• Work task
Continue the summary of intensive glucose-lowering trials in diabetes, picking up after its last line.

• Extract to read
<<<<

Setting: 77 clinical centers in the U.S. and Canada.
Synopsis: 10,251 diabetic patients with established cardiovascular disease or additional cardiovascular risk factors, and median glycated hemoglobin level of 8.1%, received either intensive therapy (targeting glycated hemoglobin level <6.0%) or standard therapy (targeting level from 7.0% to 7.9%). The primary outcome was a composite of non-fatal myocardial infarction, nonfatal stroke, or death from cardiovascular causes.
Data indicated intensive therapy did decrease the rate of non-fatal myocardial infarctions, however, it did not significantly reduce the primary composite of major cardiovascular events. Moreover, intensive therapy resulted in a significant increase in death from cardiovascular causes, as well as a relative increase of 22% of death from any cause, during follow up of three and a half years. Due to this finding, the intensive therapy regimen was discontinued 17 months before the scheduled end of the study.
Analysis of the data has not identified a cause for the unexpected increased mortality in the intensive therapy group, and has not shown any medication or combination of medications to be responsible.
Bottom Line: Intensive glucose-lowering therapy in diabetic patients at high risk for cardiovascular events increased mortality and did not significantly reduce major cardiovascular events.
Citation: Action to control cardiovascular risk in diabetes study group. Effects of intensive glucose lowering in type-2 diabetes. N Engl J Med. 2008;358:2545-2559.
Clinical Question: Does intensive glucose-lowering therapy decrease major macrovascular and microvascular events in high-risk diabetic patients?
Background: Prospective studies show a direct association between elevated glycated hemoglobin levels in diabetics and increased risk of vascular events. However, definitive evidence from randomized trials about the role of intensive glucose control in preventing vascular disease in diabetics is lacking.
Study Design: Multicenter randomized controlled trial led by the ADVANCE Collaborative Group.

>>>>

• Data listing
<<<<

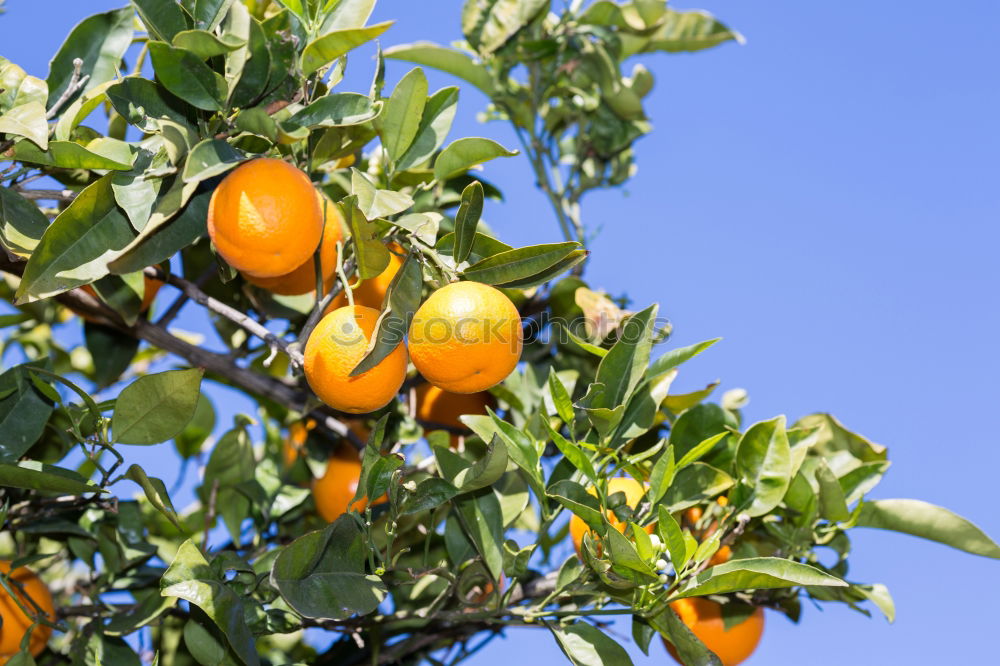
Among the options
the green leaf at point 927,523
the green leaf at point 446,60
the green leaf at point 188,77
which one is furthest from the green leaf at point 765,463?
the green leaf at point 446,60

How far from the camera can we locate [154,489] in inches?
56.9

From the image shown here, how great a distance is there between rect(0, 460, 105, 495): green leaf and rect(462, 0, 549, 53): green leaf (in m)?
1.53

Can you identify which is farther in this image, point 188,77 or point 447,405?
point 447,405

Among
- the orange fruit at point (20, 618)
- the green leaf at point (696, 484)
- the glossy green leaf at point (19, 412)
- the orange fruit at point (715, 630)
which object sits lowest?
the orange fruit at point (20, 618)

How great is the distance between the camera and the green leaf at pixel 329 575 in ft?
4.38

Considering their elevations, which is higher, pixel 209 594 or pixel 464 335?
pixel 464 335

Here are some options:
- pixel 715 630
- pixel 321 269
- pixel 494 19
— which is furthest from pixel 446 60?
pixel 715 630

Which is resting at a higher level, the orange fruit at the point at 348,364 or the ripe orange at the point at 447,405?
the orange fruit at the point at 348,364

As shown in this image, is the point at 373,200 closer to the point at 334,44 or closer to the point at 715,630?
the point at 334,44

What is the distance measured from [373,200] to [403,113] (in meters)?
0.29

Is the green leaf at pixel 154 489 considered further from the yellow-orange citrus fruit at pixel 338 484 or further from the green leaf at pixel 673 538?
the green leaf at pixel 673 538

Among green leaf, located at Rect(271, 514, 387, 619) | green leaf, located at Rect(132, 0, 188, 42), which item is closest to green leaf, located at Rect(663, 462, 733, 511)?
green leaf, located at Rect(271, 514, 387, 619)

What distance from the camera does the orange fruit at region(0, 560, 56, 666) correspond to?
1.63m

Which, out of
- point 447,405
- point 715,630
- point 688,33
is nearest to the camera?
point 715,630
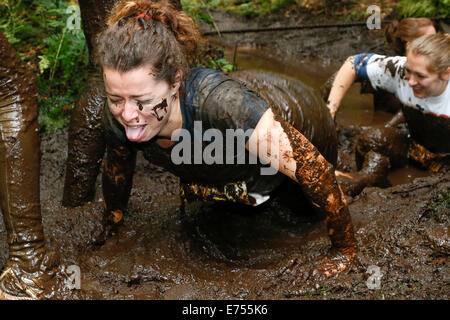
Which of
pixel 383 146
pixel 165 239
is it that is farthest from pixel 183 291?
pixel 383 146

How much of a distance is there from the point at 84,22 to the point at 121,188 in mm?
1401

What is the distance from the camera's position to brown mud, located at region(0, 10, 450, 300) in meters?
2.51

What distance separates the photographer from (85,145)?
3494 millimetres

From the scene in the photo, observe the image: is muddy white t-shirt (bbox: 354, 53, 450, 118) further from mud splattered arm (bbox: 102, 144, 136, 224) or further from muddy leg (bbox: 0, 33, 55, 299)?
muddy leg (bbox: 0, 33, 55, 299)

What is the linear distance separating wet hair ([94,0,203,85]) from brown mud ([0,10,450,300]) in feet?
4.08

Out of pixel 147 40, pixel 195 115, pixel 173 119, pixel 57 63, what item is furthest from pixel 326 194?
pixel 57 63

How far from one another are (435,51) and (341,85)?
82 cm

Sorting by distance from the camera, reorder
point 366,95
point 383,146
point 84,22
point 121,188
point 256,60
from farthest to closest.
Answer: point 256,60 < point 366,95 < point 383,146 < point 84,22 < point 121,188

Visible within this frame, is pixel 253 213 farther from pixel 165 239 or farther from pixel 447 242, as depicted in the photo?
pixel 447 242

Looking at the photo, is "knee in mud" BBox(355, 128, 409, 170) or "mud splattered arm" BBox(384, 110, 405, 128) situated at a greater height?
"knee in mud" BBox(355, 128, 409, 170)

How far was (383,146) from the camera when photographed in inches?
171

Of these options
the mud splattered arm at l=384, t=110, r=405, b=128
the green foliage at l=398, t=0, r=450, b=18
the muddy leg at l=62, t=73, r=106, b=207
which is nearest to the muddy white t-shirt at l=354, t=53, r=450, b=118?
the mud splattered arm at l=384, t=110, r=405, b=128

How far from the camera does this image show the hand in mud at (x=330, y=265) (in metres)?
2.56

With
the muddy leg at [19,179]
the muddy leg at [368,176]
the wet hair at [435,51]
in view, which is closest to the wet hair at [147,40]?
the muddy leg at [19,179]
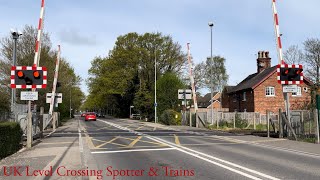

>>>>

• Output
Setting: 215 clinical centers in 20 countries from Asia, Australia, Europe, and North America.
Synopsis: 11,140 diabetic patients received either standard glucose therapy or intensive glucose therapy using gliclazide, as well as other drugs, to reach a targeted glycated hemoglobin of 6.5% or less. The primary outcome was a composite of major macrovascular and microvascular events, including nonfatal myocardial infarction (MI), nonfatal stroke, death from cardiovascular causes, nephropathy, and retinopathy.
Intensive glucose-lowering therapy, as compared to standard therapy, resulted in a 21% relative reduction of new or worsening nephropathy. There was no significant effect on the rate of MI, strokes, death from cardiovascular causes, or retinopathy. Furthermore, intensive glucose control was associated with an increased risk of severe hypoglycemia and increased rate of hospitalization. In contrast to the ACCORD study, intensive therapy did not result in an increase in mortality.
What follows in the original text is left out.